THE PROBLEM: Copy the lines below word for word, beginning with the line containing "How much spatial" and ending with the line containing "50.2 inches", both included.

━━ RECORD EXTRACTS

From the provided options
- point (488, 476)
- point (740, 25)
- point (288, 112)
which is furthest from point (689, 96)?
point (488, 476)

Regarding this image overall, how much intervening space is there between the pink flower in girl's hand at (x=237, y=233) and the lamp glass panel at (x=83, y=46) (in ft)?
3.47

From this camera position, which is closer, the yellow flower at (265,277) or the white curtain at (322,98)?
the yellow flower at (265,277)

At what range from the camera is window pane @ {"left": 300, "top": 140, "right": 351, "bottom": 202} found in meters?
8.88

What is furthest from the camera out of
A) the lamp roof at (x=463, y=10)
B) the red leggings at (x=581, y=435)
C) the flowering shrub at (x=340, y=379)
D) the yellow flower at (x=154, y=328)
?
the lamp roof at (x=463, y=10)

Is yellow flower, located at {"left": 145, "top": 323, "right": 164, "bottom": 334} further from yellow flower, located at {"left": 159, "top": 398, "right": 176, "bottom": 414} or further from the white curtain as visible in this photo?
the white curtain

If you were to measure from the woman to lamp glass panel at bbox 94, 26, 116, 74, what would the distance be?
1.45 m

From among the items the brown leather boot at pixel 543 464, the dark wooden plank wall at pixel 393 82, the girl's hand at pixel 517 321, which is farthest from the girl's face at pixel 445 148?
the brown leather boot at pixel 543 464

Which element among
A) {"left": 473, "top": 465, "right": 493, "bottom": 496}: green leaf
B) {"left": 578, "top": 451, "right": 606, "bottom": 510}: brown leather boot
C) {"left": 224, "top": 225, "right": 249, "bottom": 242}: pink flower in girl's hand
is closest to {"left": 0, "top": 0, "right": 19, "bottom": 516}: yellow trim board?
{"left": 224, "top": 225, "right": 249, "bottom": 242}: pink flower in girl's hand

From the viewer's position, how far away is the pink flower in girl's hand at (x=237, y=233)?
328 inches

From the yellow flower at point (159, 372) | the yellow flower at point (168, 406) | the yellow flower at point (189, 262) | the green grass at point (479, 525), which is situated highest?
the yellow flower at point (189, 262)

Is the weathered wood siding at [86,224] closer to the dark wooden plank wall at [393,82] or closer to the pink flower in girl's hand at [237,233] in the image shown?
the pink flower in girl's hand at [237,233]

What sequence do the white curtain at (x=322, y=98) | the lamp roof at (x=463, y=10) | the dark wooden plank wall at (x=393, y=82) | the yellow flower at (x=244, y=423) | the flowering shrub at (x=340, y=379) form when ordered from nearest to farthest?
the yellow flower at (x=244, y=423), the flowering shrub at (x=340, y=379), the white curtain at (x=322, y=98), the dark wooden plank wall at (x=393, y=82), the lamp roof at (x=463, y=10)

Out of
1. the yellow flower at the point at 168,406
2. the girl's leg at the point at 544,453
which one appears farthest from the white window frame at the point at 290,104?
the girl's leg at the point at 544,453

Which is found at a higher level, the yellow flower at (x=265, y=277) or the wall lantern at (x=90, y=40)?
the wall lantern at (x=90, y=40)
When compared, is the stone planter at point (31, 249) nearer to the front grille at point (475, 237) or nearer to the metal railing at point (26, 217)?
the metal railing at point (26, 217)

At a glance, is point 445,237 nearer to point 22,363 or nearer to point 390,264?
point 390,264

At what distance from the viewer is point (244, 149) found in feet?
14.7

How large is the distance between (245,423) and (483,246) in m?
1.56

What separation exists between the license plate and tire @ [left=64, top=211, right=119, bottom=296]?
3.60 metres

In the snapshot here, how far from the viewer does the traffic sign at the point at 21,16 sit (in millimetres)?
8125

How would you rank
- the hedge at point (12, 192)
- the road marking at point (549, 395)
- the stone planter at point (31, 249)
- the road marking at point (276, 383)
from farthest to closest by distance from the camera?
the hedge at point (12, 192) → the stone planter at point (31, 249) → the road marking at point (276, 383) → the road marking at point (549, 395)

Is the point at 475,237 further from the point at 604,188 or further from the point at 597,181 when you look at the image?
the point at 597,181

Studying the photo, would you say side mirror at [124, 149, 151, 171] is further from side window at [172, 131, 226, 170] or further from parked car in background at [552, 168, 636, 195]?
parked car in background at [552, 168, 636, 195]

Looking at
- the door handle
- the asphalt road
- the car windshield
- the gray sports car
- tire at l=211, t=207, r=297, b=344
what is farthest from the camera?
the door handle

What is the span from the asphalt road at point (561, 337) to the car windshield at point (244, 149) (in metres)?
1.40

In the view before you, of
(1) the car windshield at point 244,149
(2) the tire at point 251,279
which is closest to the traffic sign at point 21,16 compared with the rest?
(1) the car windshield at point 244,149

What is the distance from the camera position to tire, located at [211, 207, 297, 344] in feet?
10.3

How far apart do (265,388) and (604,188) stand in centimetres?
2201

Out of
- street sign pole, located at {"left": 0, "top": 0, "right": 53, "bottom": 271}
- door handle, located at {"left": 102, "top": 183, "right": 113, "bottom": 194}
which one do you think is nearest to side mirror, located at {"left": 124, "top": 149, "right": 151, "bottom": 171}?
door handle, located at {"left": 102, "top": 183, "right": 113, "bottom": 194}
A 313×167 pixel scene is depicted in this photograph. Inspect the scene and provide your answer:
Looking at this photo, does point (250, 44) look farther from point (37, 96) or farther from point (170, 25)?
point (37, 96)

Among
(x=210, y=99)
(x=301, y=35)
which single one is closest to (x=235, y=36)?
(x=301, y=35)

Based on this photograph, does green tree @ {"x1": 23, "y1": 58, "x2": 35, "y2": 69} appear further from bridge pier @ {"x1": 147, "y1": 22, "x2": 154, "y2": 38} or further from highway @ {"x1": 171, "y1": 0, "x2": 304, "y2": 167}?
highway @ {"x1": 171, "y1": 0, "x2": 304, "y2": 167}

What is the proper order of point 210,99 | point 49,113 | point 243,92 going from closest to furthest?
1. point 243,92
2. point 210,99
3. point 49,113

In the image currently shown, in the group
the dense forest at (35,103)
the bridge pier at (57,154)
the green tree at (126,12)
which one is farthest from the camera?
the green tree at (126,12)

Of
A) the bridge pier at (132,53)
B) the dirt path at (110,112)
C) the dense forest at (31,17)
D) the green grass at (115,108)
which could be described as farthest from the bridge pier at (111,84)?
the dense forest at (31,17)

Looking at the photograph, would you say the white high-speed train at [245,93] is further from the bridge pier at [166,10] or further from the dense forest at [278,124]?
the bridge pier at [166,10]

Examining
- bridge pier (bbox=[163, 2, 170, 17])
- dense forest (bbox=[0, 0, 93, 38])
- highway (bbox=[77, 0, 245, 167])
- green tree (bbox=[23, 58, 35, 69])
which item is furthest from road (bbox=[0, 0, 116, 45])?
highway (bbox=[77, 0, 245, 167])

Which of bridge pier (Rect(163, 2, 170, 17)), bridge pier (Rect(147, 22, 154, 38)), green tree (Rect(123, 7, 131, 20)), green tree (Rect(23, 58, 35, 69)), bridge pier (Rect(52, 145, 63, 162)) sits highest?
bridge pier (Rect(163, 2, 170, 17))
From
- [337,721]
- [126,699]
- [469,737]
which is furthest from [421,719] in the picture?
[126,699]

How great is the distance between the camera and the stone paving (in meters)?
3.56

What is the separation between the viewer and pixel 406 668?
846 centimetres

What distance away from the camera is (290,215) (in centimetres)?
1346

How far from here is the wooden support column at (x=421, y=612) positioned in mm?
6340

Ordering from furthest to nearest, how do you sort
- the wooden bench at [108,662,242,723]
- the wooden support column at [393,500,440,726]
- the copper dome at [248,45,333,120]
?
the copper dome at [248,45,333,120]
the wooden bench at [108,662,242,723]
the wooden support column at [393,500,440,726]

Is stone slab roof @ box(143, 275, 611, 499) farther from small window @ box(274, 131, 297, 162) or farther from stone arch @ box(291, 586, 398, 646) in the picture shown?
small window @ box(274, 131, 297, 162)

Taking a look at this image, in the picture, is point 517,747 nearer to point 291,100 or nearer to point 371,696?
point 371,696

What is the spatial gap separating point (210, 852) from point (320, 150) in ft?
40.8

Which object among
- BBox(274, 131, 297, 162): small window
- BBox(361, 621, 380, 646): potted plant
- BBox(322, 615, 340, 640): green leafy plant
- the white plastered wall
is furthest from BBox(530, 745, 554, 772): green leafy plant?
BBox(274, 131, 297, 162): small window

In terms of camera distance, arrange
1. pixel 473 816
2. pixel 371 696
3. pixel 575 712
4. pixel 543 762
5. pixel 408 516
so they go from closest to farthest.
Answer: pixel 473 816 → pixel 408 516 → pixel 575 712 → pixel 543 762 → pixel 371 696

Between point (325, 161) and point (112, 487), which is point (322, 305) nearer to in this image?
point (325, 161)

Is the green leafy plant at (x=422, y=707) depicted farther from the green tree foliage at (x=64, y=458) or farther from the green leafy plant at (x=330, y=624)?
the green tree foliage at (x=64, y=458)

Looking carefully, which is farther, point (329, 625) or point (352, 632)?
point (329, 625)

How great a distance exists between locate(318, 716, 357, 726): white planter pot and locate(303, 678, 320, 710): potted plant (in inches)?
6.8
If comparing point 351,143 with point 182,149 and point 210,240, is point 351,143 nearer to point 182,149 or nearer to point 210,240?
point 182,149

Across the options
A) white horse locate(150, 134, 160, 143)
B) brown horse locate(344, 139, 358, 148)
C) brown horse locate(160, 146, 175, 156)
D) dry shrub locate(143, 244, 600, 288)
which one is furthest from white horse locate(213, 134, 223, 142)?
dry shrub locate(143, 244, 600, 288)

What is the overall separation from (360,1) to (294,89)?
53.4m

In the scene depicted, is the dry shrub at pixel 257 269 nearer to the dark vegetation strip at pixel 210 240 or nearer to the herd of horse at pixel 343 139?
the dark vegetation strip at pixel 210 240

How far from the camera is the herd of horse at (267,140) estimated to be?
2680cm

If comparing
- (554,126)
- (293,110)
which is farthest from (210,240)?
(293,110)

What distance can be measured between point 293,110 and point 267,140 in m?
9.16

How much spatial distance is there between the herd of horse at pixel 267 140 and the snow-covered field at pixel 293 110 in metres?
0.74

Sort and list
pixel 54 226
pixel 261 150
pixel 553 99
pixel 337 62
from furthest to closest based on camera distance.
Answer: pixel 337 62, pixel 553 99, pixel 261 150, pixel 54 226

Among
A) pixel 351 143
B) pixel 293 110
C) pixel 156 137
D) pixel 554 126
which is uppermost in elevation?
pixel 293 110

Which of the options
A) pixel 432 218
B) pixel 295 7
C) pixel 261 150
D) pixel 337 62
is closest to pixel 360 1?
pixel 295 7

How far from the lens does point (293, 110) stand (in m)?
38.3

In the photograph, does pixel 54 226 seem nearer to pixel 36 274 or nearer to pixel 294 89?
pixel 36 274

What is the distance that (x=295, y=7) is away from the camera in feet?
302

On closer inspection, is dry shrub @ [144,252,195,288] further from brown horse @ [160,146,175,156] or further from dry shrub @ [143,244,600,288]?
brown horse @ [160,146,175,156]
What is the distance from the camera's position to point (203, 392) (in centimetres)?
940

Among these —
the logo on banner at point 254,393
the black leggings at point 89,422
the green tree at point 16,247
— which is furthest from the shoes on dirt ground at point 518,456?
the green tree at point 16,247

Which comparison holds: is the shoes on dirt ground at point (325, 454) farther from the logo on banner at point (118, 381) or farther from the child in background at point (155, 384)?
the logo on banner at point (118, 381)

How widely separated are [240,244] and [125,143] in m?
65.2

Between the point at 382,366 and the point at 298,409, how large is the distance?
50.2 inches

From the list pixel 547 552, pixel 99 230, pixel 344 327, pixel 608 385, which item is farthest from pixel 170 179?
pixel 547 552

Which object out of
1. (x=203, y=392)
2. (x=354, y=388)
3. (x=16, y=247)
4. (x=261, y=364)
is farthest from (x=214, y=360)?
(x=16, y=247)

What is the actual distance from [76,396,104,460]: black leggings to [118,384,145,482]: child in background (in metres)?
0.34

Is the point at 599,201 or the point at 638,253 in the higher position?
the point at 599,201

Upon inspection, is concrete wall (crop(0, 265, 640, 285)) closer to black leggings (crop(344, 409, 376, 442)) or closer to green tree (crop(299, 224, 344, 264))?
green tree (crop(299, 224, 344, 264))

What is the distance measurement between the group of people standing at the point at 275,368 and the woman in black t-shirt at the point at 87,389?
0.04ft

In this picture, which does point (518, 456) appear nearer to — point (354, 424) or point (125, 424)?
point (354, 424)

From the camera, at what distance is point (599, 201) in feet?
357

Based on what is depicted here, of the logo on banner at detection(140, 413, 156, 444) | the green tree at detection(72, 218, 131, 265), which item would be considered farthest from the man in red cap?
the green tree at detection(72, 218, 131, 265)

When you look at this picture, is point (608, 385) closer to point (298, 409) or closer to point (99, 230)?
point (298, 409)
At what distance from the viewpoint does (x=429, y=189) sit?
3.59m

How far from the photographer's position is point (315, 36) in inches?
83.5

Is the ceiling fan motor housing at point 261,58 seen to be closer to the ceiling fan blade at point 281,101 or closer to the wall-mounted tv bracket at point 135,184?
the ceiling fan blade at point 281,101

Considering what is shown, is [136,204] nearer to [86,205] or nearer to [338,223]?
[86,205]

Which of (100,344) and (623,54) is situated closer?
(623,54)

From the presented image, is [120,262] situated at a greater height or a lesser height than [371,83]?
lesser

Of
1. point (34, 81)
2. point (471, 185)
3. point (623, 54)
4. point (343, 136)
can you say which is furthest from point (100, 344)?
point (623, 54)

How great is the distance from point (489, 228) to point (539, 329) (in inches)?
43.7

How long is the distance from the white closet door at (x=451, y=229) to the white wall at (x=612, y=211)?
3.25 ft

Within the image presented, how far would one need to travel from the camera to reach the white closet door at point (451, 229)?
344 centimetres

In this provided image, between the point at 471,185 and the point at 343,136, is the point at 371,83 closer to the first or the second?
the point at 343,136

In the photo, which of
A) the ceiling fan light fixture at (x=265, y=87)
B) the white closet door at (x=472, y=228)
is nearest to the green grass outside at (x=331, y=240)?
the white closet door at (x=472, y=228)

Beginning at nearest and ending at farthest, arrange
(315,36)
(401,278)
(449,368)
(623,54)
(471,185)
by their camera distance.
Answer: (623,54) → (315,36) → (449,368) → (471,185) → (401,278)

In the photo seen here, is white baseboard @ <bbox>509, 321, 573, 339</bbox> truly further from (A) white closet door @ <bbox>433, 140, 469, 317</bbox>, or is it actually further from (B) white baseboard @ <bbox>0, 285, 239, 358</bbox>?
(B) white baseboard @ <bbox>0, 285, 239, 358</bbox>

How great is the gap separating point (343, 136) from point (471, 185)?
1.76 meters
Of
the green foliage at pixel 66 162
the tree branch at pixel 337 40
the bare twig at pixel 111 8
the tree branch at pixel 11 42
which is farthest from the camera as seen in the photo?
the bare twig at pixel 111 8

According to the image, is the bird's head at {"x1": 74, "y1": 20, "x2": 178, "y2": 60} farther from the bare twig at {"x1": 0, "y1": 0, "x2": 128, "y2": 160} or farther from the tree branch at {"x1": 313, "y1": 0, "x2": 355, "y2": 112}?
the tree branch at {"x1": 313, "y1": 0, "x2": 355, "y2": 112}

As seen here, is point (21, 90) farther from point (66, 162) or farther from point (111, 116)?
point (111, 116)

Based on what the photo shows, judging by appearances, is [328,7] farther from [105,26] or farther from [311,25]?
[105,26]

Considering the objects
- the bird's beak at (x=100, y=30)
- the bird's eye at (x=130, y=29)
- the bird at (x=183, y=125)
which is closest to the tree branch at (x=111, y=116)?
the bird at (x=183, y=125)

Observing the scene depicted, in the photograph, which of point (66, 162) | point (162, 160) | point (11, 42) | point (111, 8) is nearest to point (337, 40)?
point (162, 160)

━━━━

RESPONSE BELOW:
How much spatial distance is there between the herd of horse at pixel 267 140 and the snow-covered field at pixel 293 110 in metres?
0.74

Sort and list
pixel 54 226
pixel 261 150
pixel 553 99
pixel 337 62
from furthest to closest based on camera distance.
Answer: pixel 337 62, pixel 553 99, pixel 261 150, pixel 54 226

Among
A) pixel 351 143
B) pixel 293 110
C) pixel 156 137
D) pixel 554 126
which is uppermost in elevation?
pixel 293 110

Which of the options
A) pixel 432 218
B) pixel 295 7
C) pixel 261 150
D) pixel 337 62
is closest to pixel 360 1?
pixel 295 7

How far from the lens does point (293, 110) stand (in m)?
38.3

In the photograph, does pixel 54 226 seem nearer to pixel 36 274 or nearer to pixel 294 89?
pixel 36 274

What is the distance that (x=295, y=7) is away from the camera in feet?
302

On closer inspection, is dry shrub @ [144,252,195,288] further from brown horse @ [160,146,175,156] or further from dry shrub @ [143,244,600,288]?
brown horse @ [160,146,175,156]
What is the distance from the camera's position to point (203, 392) (in centimetres)?
940

Among these —
the logo on banner at point 254,393
the black leggings at point 89,422
the green tree at point 16,247
— which is furthest from the shoes on dirt ground at point 518,456?
the green tree at point 16,247

Which comparison holds: is the shoes on dirt ground at point (325, 454) farther from the logo on banner at point (118, 381) or farther from the child in background at point (155, 384)?
the logo on banner at point (118, 381)

How widely separated are [240,244] and [125,143] in m?
65.2

Between the point at 382,366 and the point at 298,409, how large is the distance?
50.2 inches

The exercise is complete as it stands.